Given Halsey Frank’s partisan credentials, his criticism of Hillary Clinton (“Democrats, your glass house is showing”) is remarkably fair: she has no record to recommend her for president.
But Frank does not accord Bernie Sanders equal treatment in dismissing him as an isolationist. Opposing the unwarranted war on Iraq does not an isolationist make; rather, doing so displayed good sense when criminal deceit was justifying regime change – and consequent disaster.

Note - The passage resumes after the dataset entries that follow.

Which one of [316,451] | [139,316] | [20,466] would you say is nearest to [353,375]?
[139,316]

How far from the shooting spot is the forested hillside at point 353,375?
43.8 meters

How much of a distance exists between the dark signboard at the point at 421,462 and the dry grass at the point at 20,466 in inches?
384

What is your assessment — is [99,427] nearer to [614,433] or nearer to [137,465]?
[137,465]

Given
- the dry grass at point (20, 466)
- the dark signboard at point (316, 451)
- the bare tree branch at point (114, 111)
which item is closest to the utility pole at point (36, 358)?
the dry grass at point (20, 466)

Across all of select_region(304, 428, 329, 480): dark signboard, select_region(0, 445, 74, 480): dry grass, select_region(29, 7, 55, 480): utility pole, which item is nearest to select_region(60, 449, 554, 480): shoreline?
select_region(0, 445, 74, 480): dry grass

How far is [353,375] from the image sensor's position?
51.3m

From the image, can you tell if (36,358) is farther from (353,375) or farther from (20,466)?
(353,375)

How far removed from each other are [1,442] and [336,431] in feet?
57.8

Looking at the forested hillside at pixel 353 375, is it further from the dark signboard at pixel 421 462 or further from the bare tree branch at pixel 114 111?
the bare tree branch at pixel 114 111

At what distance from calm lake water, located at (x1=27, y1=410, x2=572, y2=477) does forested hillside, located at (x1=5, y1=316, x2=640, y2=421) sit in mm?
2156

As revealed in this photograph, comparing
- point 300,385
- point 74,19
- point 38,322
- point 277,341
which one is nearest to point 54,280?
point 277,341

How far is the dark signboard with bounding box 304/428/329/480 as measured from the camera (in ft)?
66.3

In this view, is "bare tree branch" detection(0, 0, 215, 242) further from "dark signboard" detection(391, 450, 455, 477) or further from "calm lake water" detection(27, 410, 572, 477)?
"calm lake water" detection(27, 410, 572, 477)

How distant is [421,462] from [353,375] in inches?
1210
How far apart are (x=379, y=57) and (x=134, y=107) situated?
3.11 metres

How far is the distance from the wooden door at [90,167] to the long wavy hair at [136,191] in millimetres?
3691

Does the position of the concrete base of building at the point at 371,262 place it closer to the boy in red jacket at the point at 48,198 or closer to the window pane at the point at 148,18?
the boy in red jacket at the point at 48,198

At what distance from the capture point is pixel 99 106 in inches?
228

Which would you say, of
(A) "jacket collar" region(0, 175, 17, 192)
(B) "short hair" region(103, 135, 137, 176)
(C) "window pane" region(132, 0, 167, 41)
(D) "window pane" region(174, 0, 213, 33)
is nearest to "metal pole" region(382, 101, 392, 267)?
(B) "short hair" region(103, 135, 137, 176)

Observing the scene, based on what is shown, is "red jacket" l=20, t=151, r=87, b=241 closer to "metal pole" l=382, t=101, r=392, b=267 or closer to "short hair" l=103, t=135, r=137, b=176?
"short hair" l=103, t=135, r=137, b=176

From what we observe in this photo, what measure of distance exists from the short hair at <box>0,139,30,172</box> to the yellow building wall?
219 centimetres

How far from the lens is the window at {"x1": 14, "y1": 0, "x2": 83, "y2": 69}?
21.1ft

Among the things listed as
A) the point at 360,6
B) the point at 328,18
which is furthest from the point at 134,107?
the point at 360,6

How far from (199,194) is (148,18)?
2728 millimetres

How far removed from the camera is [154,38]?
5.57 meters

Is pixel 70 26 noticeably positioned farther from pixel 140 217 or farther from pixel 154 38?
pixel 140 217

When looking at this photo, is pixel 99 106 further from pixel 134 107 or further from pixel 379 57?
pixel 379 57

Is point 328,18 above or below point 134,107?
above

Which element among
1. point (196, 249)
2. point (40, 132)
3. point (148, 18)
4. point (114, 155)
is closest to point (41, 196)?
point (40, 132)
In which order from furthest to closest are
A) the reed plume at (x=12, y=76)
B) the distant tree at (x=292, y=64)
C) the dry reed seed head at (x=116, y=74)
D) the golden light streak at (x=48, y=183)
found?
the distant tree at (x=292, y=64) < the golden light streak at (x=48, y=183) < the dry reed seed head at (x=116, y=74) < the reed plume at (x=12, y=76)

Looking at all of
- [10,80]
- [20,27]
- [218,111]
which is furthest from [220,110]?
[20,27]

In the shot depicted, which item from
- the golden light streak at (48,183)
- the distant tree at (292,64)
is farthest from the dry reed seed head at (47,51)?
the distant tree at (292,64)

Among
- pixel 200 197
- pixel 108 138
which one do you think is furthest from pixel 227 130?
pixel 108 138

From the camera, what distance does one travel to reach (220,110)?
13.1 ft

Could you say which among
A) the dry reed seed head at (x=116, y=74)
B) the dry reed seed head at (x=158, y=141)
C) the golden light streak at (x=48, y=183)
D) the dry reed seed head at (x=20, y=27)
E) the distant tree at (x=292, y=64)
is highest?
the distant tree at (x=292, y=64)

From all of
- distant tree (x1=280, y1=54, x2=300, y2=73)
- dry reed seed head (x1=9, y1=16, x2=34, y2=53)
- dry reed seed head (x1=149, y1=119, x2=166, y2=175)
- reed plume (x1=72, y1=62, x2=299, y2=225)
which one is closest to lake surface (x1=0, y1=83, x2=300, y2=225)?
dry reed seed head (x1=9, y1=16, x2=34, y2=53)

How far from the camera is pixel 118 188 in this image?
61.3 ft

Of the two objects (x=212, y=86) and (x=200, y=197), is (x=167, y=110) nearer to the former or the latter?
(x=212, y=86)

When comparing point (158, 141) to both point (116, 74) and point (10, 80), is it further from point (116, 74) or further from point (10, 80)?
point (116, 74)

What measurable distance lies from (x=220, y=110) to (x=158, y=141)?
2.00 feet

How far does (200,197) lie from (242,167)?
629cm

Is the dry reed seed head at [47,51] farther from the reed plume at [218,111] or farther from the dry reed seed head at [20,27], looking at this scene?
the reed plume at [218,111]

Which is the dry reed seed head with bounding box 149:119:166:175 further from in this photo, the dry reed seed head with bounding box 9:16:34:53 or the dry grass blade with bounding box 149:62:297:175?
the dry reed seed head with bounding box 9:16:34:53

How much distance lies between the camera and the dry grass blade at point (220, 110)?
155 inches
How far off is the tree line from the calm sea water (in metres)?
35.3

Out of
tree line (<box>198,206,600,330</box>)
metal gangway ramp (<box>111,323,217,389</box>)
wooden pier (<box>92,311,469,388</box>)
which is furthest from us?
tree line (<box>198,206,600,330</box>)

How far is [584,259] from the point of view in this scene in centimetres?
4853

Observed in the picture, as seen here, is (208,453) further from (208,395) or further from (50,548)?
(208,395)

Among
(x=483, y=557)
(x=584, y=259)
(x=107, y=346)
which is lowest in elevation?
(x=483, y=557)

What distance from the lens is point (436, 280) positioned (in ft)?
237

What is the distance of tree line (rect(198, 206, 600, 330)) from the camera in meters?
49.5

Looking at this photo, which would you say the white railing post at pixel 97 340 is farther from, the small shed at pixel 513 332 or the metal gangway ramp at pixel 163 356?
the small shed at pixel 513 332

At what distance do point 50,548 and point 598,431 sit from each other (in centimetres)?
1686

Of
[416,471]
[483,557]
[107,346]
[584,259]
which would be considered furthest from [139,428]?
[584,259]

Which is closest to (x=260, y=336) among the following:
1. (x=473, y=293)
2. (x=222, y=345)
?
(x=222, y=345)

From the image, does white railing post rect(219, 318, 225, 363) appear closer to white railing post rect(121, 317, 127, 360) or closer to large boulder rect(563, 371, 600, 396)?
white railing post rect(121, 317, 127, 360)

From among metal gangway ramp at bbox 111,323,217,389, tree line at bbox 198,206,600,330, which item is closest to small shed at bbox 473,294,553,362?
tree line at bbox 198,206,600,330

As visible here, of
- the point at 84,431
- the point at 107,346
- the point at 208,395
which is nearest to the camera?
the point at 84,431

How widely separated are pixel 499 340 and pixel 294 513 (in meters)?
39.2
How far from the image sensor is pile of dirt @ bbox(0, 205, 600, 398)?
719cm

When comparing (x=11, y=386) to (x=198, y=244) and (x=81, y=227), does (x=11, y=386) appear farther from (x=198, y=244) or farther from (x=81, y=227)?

The “capitalist machine” Frank describes as the object of Sanders’ lifelong “railing” has proved itself a greed machine that has nearly doubled production and shared none of the gain with workers or customers. A greedy handful now horde most of the world’s wealth. No less than Pope Francis has recognized greed’s triumph as behind poverty, lack of health care, inadequate funding of education, crumbling infrastructure and misuse of military power to collect resources we lack and markets we need.

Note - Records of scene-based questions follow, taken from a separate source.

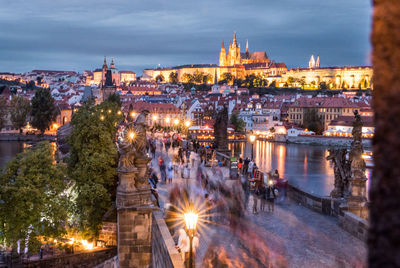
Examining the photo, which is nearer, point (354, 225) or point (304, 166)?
point (354, 225)

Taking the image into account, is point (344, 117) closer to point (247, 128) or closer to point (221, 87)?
point (247, 128)

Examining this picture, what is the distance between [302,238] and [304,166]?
130 feet

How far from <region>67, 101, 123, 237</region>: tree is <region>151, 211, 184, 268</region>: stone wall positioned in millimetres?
6496

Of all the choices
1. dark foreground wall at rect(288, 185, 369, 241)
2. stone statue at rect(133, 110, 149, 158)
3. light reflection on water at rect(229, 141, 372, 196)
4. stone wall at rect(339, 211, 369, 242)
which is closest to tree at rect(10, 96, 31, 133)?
light reflection on water at rect(229, 141, 372, 196)

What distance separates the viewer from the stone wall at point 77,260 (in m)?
14.5

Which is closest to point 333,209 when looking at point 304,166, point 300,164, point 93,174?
point 93,174

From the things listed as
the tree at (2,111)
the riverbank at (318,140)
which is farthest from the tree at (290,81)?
the tree at (2,111)

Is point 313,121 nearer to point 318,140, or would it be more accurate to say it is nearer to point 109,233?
point 318,140

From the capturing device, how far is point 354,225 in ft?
28.7

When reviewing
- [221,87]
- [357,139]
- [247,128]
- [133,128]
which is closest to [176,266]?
[133,128]

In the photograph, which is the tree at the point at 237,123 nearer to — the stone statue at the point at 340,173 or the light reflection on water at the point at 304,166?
the light reflection on water at the point at 304,166

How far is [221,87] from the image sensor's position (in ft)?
446

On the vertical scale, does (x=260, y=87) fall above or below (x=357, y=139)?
above

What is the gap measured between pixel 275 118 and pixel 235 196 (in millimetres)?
78410
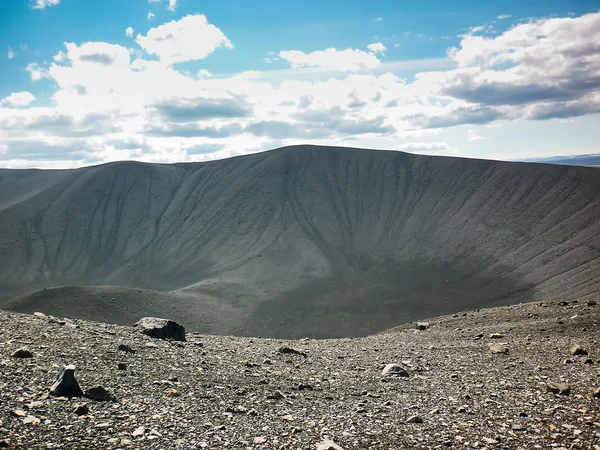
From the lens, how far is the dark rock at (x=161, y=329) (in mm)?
20109

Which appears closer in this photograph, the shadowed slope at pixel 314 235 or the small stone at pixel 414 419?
the small stone at pixel 414 419

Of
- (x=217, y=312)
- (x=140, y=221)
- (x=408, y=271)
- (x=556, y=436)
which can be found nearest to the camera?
(x=556, y=436)

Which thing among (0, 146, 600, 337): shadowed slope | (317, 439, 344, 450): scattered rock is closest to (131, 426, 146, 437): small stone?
(317, 439, 344, 450): scattered rock

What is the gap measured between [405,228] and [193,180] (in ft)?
266

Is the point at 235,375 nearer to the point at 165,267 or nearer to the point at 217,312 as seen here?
the point at 217,312

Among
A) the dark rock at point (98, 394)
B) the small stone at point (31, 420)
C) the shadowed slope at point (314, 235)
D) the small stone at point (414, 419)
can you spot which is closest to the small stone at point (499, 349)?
the small stone at point (414, 419)

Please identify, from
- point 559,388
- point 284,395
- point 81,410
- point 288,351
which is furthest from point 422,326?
point 81,410

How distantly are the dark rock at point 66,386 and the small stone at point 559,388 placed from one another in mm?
11919

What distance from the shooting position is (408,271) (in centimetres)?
10856

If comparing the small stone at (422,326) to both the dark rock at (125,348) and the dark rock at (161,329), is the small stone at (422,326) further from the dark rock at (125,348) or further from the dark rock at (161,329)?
the dark rock at (125,348)

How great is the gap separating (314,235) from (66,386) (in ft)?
393

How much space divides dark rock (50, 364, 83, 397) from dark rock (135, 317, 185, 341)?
29.9 ft

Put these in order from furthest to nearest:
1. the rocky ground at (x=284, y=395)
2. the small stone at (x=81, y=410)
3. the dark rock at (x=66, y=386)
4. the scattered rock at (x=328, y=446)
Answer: the dark rock at (x=66, y=386), the small stone at (x=81, y=410), the rocky ground at (x=284, y=395), the scattered rock at (x=328, y=446)

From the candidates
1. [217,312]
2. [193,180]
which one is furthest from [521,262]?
[193,180]
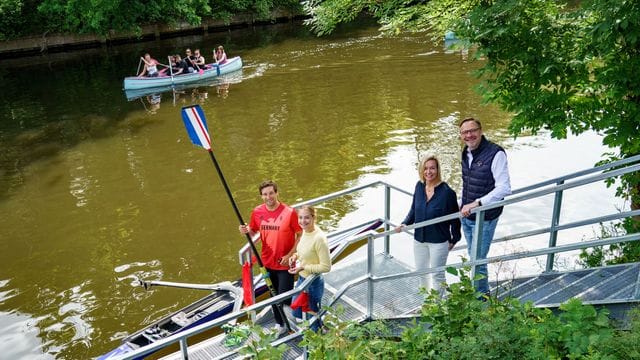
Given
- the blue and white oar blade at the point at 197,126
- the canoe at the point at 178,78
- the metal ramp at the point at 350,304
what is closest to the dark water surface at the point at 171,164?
the canoe at the point at 178,78

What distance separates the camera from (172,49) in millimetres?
34750

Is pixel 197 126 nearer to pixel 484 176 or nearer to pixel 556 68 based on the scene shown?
pixel 484 176

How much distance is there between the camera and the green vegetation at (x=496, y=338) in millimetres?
3613

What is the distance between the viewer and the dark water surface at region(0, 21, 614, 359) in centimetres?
973

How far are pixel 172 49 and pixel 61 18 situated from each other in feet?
24.6

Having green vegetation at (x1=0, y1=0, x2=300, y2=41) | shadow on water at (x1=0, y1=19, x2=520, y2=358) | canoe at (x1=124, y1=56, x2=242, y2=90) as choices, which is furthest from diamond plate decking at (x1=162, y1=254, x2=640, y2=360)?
green vegetation at (x1=0, y1=0, x2=300, y2=41)

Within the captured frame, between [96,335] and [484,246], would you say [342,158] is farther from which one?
[484,246]

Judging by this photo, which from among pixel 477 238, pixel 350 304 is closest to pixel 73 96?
pixel 350 304

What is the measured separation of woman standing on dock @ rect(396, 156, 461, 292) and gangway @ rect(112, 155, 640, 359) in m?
0.25

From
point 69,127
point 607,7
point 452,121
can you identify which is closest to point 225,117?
point 69,127

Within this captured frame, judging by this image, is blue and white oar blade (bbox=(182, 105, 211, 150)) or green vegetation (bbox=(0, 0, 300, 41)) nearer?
blue and white oar blade (bbox=(182, 105, 211, 150))

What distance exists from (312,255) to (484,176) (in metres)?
1.79

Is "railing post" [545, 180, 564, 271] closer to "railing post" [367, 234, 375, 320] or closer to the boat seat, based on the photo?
"railing post" [367, 234, 375, 320]

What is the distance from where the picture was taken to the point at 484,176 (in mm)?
5316
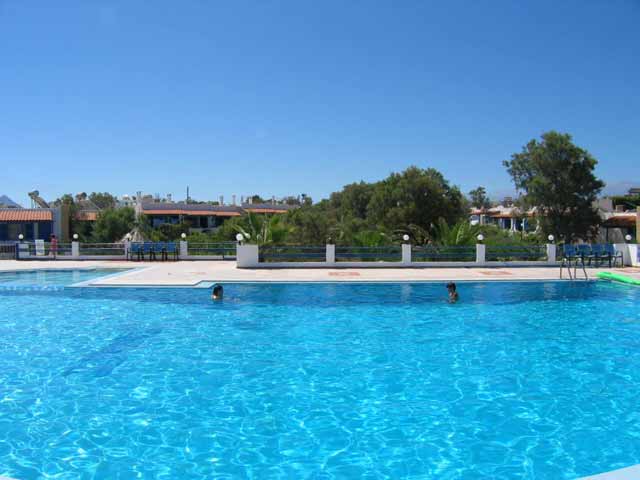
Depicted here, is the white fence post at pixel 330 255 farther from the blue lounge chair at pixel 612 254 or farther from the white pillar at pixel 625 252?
the white pillar at pixel 625 252

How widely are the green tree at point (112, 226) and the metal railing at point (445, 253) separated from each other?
1133 inches

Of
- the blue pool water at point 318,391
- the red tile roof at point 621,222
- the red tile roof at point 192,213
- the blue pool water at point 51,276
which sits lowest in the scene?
the blue pool water at point 318,391

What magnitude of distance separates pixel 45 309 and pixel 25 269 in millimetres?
9175

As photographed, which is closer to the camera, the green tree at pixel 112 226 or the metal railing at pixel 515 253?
the metal railing at pixel 515 253

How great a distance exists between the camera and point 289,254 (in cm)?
2358

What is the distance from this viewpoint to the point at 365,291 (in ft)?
59.0

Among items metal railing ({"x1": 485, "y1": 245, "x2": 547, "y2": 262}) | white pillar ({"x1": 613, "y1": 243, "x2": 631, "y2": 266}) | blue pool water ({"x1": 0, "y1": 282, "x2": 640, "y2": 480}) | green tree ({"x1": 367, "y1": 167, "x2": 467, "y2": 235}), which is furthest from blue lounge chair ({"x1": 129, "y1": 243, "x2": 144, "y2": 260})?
white pillar ({"x1": 613, "y1": 243, "x2": 631, "y2": 266})

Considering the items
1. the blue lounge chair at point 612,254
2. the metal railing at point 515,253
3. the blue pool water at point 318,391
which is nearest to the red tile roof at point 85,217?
the blue pool water at point 318,391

Frank tars Sanders with Student Nonviolent Coordinating Committee membership. SNCC’s large following was a strong nonviolent instrument in mobilizing young blacks in the Civil Rights Movement of the 1960s. A pacifist, I joined.

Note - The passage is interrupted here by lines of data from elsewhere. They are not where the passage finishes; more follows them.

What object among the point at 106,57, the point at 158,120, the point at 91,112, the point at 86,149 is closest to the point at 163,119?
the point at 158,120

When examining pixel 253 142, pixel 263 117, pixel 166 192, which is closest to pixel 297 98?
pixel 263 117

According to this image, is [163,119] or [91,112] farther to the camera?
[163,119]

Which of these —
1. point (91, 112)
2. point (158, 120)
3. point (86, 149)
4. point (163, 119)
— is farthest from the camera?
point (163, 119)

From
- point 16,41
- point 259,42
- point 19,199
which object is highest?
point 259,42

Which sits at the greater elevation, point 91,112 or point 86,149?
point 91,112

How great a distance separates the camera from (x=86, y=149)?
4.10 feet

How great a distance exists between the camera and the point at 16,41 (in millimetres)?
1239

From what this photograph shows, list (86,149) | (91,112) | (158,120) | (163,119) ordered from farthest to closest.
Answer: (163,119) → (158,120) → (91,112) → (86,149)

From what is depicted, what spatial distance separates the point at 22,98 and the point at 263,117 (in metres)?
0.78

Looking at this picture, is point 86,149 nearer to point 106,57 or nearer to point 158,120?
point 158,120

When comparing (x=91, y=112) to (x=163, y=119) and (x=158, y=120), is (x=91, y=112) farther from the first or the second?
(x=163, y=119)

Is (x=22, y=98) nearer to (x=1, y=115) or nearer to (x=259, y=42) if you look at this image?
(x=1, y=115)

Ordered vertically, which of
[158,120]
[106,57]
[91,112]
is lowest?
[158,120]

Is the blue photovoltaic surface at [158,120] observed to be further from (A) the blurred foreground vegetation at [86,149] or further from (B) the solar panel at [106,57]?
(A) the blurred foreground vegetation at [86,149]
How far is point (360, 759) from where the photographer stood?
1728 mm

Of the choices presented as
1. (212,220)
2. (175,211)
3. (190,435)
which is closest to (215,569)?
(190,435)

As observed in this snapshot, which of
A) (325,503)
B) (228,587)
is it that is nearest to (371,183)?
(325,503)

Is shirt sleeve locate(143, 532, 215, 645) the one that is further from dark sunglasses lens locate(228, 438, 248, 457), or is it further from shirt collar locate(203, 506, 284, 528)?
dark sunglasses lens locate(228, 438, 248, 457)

After torpedoing Clinton, Frank dismisses Bernie as “”so extreme.” Really? In the 1930s, Sanders would have been unrecognizable as part of Franklin Roosevelt’s pragmatic effort to end the Great Depression and return human dignity to the tens of millions then denied it. Frank reflects the common Republican strategy: push the definitions of liberal and conservative ever rightward so that views well to the right of Nixon and Reagan are now unacceptably “liberal.”